### Document section
German Potato Salad

German Potato Salad is in my blood (literally my Grandparents are German!) It runs through my veins - and it's EVERYTHING you need for summer cook-outs this year!

Potato salad with chives and pancetta in a blue bowl on a picnic table with gingham plates and pink linen napkins.


 

Why I love this recipe

This is a timeless traditional recipe that has been passed down through my family over the past 100 years! My Omi and my Omi's Omi have been making the most incredible potato salad loaded with herbs, bacon and a simple vinaigrette since I can remember. It's literal perfection and it's hard not to eat it before throwing it on the table for a dinner party.

Just like my Easy Greek Pasta Salad, I'm partial to a vinaigrette based potato salad, vs the traditional mayo based American Potato Salads. I think it has something to do with my German roots and the tangy/acidic combo of the vinegar and potatoes.  It's also much healthier than boiled potatoes covered in mayo and lasts longer sitting out at a BBQ.

Ingredients & Substitutions

German Potato Salad Ingredients: baby new potatoes, pancetta,  olive oil, scallions, champagne vinegar, red onion, parsley, dijon mustard, parsley, chives, salt and pepper
  • Baby New Potatoes
  • Pancetta – Bacon is a great substitute!
  • Red Onion – Sliced shallots would also work well in this recipe.

### Stored records
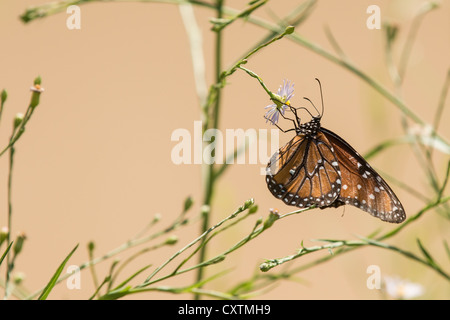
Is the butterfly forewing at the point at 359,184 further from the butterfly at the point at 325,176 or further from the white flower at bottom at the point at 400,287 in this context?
the white flower at bottom at the point at 400,287

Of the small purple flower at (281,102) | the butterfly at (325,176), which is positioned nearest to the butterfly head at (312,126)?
the butterfly at (325,176)

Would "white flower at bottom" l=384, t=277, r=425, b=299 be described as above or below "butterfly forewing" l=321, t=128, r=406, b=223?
below

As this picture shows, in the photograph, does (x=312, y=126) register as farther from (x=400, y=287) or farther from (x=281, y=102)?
(x=400, y=287)

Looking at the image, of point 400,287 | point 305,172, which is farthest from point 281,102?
point 400,287

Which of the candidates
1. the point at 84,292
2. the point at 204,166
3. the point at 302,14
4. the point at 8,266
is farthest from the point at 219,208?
the point at 84,292

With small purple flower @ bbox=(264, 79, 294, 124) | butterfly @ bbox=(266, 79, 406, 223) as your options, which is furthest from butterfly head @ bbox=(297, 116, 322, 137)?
small purple flower @ bbox=(264, 79, 294, 124)

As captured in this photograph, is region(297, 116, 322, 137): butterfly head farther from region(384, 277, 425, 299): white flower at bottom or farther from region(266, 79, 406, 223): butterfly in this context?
region(384, 277, 425, 299): white flower at bottom
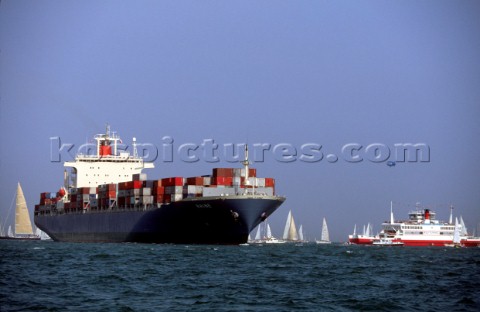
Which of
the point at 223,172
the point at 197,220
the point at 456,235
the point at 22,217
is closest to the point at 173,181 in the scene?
the point at 223,172

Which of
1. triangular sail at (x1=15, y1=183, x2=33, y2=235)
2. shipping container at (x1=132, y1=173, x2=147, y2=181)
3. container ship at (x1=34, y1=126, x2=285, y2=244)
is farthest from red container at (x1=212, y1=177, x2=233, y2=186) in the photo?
triangular sail at (x1=15, y1=183, x2=33, y2=235)

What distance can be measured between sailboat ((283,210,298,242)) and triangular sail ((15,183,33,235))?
66.9m

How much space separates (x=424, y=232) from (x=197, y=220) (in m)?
64.4

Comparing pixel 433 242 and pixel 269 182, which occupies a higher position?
pixel 269 182

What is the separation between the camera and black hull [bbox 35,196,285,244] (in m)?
72.0

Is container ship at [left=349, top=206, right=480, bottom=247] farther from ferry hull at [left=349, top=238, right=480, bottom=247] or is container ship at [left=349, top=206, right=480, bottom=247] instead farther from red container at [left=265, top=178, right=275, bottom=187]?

### Given task A
Do the following statements agree with the German potato salad text? Answer yes or no for each, and quote the words of the text that decide it.
(i) The recipe has been passed down through the writer's family over the past 100 years.
(ii) The writer prefers a mayo-based potato salad to a vinaigrette-based one.
(iii) The text recommends sliced shallots as a substitute for pancetta.
### Given task B
Report every line of the records that contains the string "What". Case counts.

### Task solution A
(i) Yes: "This is a timeless traditional recipe that has been passed down through my family over the past 100 years!"
(ii) No: "I'm partial to a vinaigrette based potato salad, vs the traditional mayo based American Potato Salads."
(iii) No: "Pancetta – Bacon is a great substitute!"

### Task solution B
What distance can be measured between sailboat ((283,210,298,242)) and triangular sail ((15,183,33,235))?
What is the separation between the camera and black hull [bbox 35,196,285,244] (in m)?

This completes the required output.